As climate studies became more dire and a steady stream of United Nations summits produced lackluster results, officials decided to rethink global warming diplomacy. Instead of imposing stringent emissions mandates on countries, they decided to put in place a process that would allow individual nations to write their own plans for tackling climate change.

That bottom-up approach has so far won more buy-in for the agreement because countries like China and India aren’t being forced to do anything they don’t want to do. But that’s meant abandoning what would have been more forceful, top-down efforts to make big polluters slash their emissions — an approach that had long been the the European Union's preferred strategy.

And still, the pressure to get a deal, any deal, is raising worries among climate advocates that negotiators will settle for the lowest common denominator.

“We will have a deal in Paris,” Miguel Arias CaƱete, the European Union’s climate and energy commissioner, told reporters in Brussels. “But my worry is that we may end up having a minimalistic agreement and the European Union wants a good deal, an ambitious deal, not just any deal for the sake of it.”

Chistiana Figueres, the top climate official at the United Nations, has jokingly threatened reporters with bodily harm if they pepper officials in Paris with questions about why they aren’t doing more to meet the 2-degree goal.

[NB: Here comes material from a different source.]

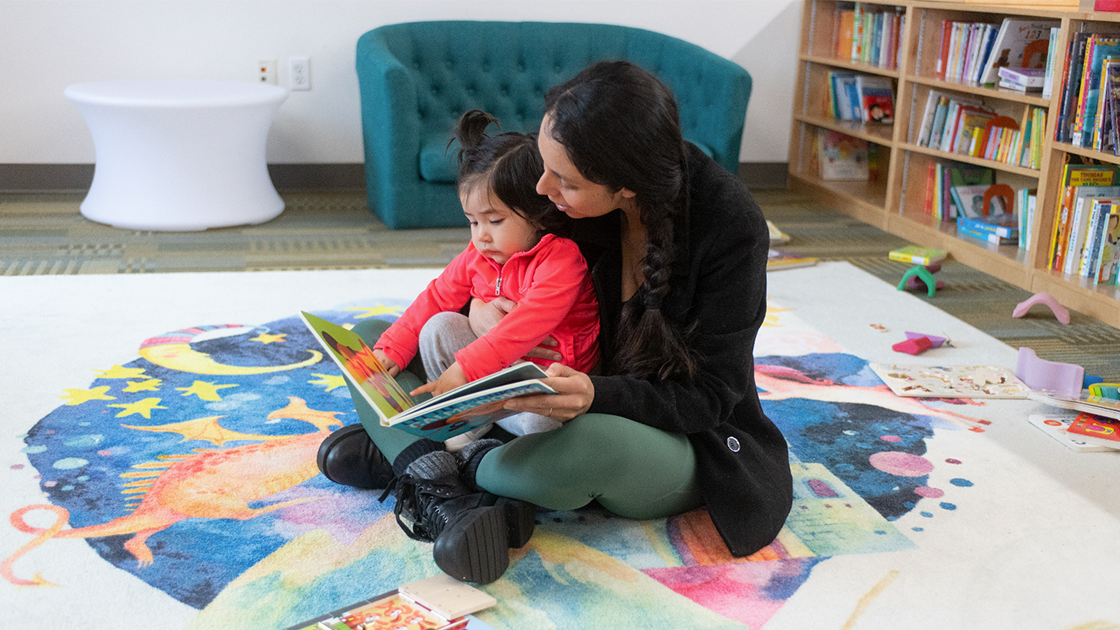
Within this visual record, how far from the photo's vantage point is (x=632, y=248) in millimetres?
1374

“I will chop the head off the person who asked that question," she deadpanned at a recent news conference, "because I have been saying for at least a year, if not more, that that is impossible."

Longtime observers of the negotiations say the administration has done a better job of managing expectations ahead of Paris than it did in the months before the 2009 Copenhagen climate talks, which suffered from the false notion that Obama could overcome deep divisions and secure a game-changing deal. The Copenhagen summit ended with a non-binding document that was widely panned by developing countries.

“I think actually, expectations going into Paris are more real,” said Alden Meyer, director of strategy and policy for the Union of Concerned Scientists and a veteran of U.N. climate negotiations.

In a stream of background briefings, news conferences and presentations, government officials and private groups have made the case that the Paris conference is more about putting in place the infrastructure of a long-term regime to dramatically cut emissions. The agreement should lay the foundation to save the planet over the next several decades, they say.

“One of the greatest challenges going into the Paris climate conference is the inflated expectations,” said David Sandalow, who served as a top climate and energy official in the Obama and Clinton administrations. “The Paris climate conference can make a big difference, but it can’t solve the problem.”

The United Nations Framework Convention on Climate Change, the mechanism through which countries negotiate global warming agreements, operates on consensus and it’s nearly impossible to get 196 countries with starkly different national interests to agree on anything.

Advocates of a climate agreement say the current process isn’t ideal, but the collapse of the 1997 Kyoto Protocol and the disappointment of the 2009 Copenhagen climate summit have convinced many of them that this is the only way forward.

Administration officials say the final agreement will be a success if it incorporates ambitious climate change plans from every country; includes provisions that pressure nations to review those plans every five years with an eye toward increasing ambition over time; includes transparency measures; encourages more public and private financing to help poor countries get the hundreds of billions of dollars needed to cope with climate change; and prods subnational groups like cities and corporations to take steps to slash emissions.

But developing countries like India could derail the agreement if wealthy nations don’t fork over enough money to help them transition off coal. Activists worry that fossil-fuel-dependent nations like Saudi Arabia could sabotage the deal. And island nations might demand a level of ambition on which other countries aren’t prepared to deliver.

Todd Stern, the Obama administration’s top climate negotiator, told reporters that he is cautiously optimistic that the Paris summit will be a success.

"We have this opportunity,” Stern said. “We have this moment.”